TASK DETAILS — Type out the complete listing below word for word, without its pictures.

Records contained in a dataset
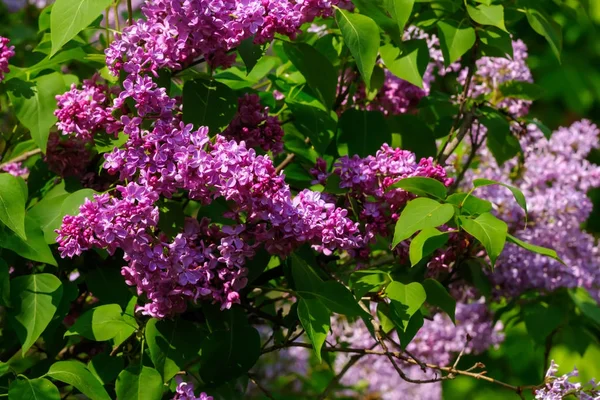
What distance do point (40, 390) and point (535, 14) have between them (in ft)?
3.33

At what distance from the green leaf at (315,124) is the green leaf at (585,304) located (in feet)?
2.55

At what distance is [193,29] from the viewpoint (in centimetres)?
121

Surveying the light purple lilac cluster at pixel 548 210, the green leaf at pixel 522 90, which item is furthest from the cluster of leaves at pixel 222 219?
the light purple lilac cluster at pixel 548 210

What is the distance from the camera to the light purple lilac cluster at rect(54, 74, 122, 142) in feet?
4.26

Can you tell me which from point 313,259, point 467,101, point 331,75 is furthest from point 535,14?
point 313,259

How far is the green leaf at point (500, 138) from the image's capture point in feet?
5.75

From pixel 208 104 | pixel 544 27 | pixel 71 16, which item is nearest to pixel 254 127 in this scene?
pixel 208 104

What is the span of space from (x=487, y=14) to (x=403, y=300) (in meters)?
0.51

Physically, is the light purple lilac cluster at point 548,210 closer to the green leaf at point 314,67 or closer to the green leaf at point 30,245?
the green leaf at point 314,67

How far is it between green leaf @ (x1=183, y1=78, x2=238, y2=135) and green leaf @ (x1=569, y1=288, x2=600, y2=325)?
3.33 feet

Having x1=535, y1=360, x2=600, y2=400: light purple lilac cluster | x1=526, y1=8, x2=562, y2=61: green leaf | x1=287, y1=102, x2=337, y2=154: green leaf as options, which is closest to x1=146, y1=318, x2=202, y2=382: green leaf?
x1=287, y1=102, x2=337, y2=154: green leaf

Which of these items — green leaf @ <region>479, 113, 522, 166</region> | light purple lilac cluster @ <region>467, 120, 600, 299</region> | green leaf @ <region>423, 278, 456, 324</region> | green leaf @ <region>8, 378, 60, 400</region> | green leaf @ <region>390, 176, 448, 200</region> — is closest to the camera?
green leaf @ <region>8, 378, 60, 400</region>

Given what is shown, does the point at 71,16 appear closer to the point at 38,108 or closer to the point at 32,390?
the point at 38,108

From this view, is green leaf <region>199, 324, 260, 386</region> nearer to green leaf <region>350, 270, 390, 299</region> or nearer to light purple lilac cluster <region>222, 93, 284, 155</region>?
green leaf <region>350, 270, 390, 299</region>
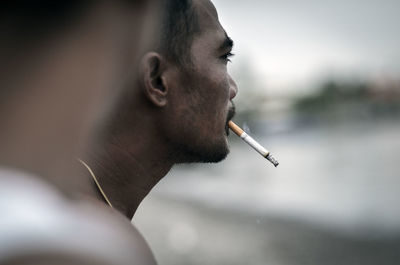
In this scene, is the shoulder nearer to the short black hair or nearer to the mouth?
the short black hair

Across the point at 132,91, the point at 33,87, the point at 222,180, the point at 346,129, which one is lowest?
the point at 346,129

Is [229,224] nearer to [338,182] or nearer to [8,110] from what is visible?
[338,182]

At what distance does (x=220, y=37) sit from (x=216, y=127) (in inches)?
12.8

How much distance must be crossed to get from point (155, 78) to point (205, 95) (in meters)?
0.24

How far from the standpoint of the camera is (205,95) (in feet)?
6.72

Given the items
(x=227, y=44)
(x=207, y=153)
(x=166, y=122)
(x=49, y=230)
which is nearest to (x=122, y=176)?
(x=166, y=122)

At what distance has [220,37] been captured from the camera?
2.10 metres

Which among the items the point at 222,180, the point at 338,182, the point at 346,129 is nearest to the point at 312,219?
the point at 338,182

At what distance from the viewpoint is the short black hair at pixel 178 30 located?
6.29 ft

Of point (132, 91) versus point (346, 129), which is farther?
point (346, 129)

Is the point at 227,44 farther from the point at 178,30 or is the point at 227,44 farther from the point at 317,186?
the point at 317,186

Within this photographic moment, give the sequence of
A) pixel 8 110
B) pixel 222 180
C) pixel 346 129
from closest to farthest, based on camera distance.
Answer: pixel 8 110 → pixel 222 180 → pixel 346 129

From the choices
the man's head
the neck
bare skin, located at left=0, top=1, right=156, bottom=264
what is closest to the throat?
the neck

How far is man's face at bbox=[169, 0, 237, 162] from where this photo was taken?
6.52ft
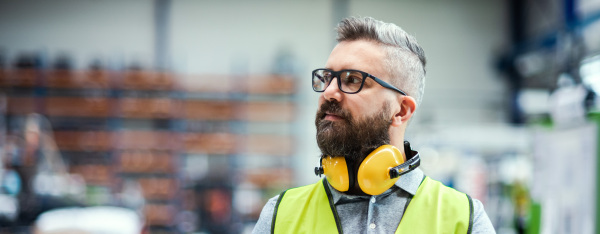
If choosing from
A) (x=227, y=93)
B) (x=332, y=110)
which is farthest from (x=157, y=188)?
(x=332, y=110)

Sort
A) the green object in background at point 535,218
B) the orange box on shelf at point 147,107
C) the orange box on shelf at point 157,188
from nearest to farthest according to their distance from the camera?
the green object in background at point 535,218
the orange box on shelf at point 157,188
the orange box on shelf at point 147,107

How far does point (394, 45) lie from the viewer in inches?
53.8

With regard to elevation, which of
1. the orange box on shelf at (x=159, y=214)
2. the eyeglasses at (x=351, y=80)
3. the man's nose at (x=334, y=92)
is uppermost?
the eyeglasses at (x=351, y=80)

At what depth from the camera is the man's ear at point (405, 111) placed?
54.3 inches

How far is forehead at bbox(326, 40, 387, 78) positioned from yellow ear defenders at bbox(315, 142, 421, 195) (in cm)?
19

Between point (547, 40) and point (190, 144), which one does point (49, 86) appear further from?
point (547, 40)

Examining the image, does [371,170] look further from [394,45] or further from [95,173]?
[95,173]

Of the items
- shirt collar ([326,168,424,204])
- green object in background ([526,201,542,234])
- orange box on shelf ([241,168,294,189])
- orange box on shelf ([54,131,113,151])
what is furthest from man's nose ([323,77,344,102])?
orange box on shelf ([54,131,113,151])

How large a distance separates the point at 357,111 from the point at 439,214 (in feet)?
1.01

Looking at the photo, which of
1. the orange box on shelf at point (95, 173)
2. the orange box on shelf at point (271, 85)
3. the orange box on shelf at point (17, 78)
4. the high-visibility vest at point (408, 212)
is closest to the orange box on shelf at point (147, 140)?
the orange box on shelf at point (95, 173)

THE ANSWER —
What distance do point (40, 390) and point (535, 14) have between them (in ft)?
3.33

At what distance from the green leaf at (315,124) is the green leaf at (585,304) located (in feet)?
2.55

At what distance is [193,29] from the viewpoint (in centimetres)?
121

Surveying the light purple lilac cluster at pixel 548 210, the green leaf at pixel 522 90, which item is furthest from the cluster of leaves at pixel 222 219?
the light purple lilac cluster at pixel 548 210

What is the distance from the camera to the light purple lilac cluster at rect(54, 74, 122, 142) in feet?
4.26

Can you tell me which from point 313,259, point 467,101, point 331,75 is furthest from point 535,14?
point 313,259

How far is the green leaf at point (500, 138) from the image's capture point in feet?
5.75

From pixel 208 104 | pixel 544 27 | pixel 71 16, which item is nearest to pixel 254 127 in this scene?
pixel 208 104

What is the span of space from (x=487, y=14) to (x=403, y=300) (in meters)?
0.51

Physically, is the light purple lilac cluster at point 548,210 closer to the green leaf at point 314,67 or closer to the green leaf at point 30,245?
the green leaf at point 314,67

How far is it between green leaf @ (x1=183, y1=78, x2=238, y2=135) and green leaf @ (x1=569, y1=288, x2=600, y2=325)?
3.33 feet

Having x1=535, y1=360, x2=600, y2=400: light purple lilac cluster | x1=526, y1=8, x2=562, y2=61: green leaf | x1=287, y1=102, x2=337, y2=154: green leaf as options, which is closest to x1=146, y1=318, x2=202, y2=382: green leaf?
x1=287, y1=102, x2=337, y2=154: green leaf

Which of these items — green leaf @ <region>479, 113, 522, 166</region> | light purple lilac cluster @ <region>467, 120, 600, 299</region> | green leaf @ <region>423, 278, 456, 324</region> | green leaf @ <region>8, 378, 60, 400</region> | green leaf @ <region>390, 176, 448, 200</region> — is closest to the camera?
green leaf @ <region>8, 378, 60, 400</region>

Given what is shown, does the point at 71,16 appear closer to the point at 38,108 or closer to the point at 32,390?
the point at 38,108

From this view, is green leaf <region>199, 324, 260, 386</region> nearer to green leaf <region>350, 270, 390, 299</region> or nearer to light purple lilac cluster <region>222, 93, 284, 155</region>?
green leaf <region>350, 270, 390, 299</region>
In this scene, is the shoulder nearer to the short black hair or nearer to the mouth?
the short black hair

Across the point at 132,91, the point at 33,87, the point at 222,180, the point at 346,129, which one is lowest?
the point at 346,129

Is [229,224] nearer to [338,182] or nearer to [8,110] from what is visible?
[338,182]

At what distance does (x=220, y=37) sit from (x=216, y=127) (in inches)?
12.8

How much distance must be crossed to get from point (155, 78) to point (205, 95) (in meters)?
0.24

How far from the standpoint of the camera is (205,95) (in feet)?
6.72

Given the items
(x=227, y=44)
(x=207, y=153)
(x=166, y=122)
(x=49, y=230)
which is nearest to (x=122, y=176)?
(x=166, y=122)

At what distance has [220,37] been captured from the camera?
2.10 metres

Which among the items the point at 222,180, the point at 338,182, the point at 346,129 is nearest to the point at 312,219?
the point at 338,182

At what distance from the viewpoint is the short black hair at pixel 178 30 located?
6.29 ft

Of point (132, 91) versus point (346, 129), which is farther?
point (346, 129)

Is the point at 227,44 farther from the point at 178,30 or is the point at 227,44 farther from the point at 317,186?
the point at 317,186

Within this photographic moment, give the sequence of
A) pixel 8 110
B) pixel 222 180
C) pixel 346 129
from closest to farthest, based on camera distance.
Answer: pixel 8 110 → pixel 222 180 → pixel 346 129

From the choices
the man's head
the neck
bare skin, located at left=0, top=1, right=156, bottom=264
what is closest to the throat?
the neck

How far is man's face at bbox=[169, 0, 237, 162] from where this photo was taken?
6.52ft
If choosing from
A) (x=227, y=93)
B) (x=332, y=110)
which is farthest from (x=157, y=188)?
(x=332, y=110)

Sort
A) the green object in background at point 535,218
B) the orange box on shelf at point 147,107
C) the orange box on shelf at point 157,188
from nearest to farthest according to their distance from the camera?
the green object in background at point 535,218
the orange box on shelf at point 157,188
the orange box on shelf at point 147,107

How far does point (394, 45) lie from the viewer in inches?
53.8

With regard to elevation, which of
1. the orange box on shelf at (x=159, y=214)
2. the eyeglasses at (x=351, y=80)
3. the man's nose at (x=334, y=92)
is uppermost?
the eyeglasses at (x=351, y=80)

At what depth from the camera is the man's ear at point (405, 111) placed?
54.3 inches

How far is forehead at bbox(326, 40, 387, 78) positioned from yellow ear defenders at bbox(315, 142, 421, 195) (in cm)?
19

Between point (547, 40) and point (190, 144), which one does point (49, 86) appear further from?
point (547, 40)

Examining the image, does [371,170] look further from [394,45] or further from [95,173]?
[95,173]

Of the items
- shirt collar ([326,168,424,204])
- green object in background ([526,201,542,234])
- orange box on shelf ([241,168,294,189])
- orange box on shelf ([54,131,113,151])
what is furthest from man's nose ([323,77,344,102])?
orange box on shelf ([54,131,113,151])

How large a distance separates the point at 357,111 from the point at 439,214 (in feet)?
1.01

Looking at the photo, which of
1. the orange box on shelf at point (95, 173)
2. the orange box on shelf at point (271, 85)
3. the orange box on shelf at point (17, 78)
4. the high-visibility vest at point (408, 212)
is closest to the orange box on shelf at point (147, 140)?
the orange box on shelf at point (95, 173)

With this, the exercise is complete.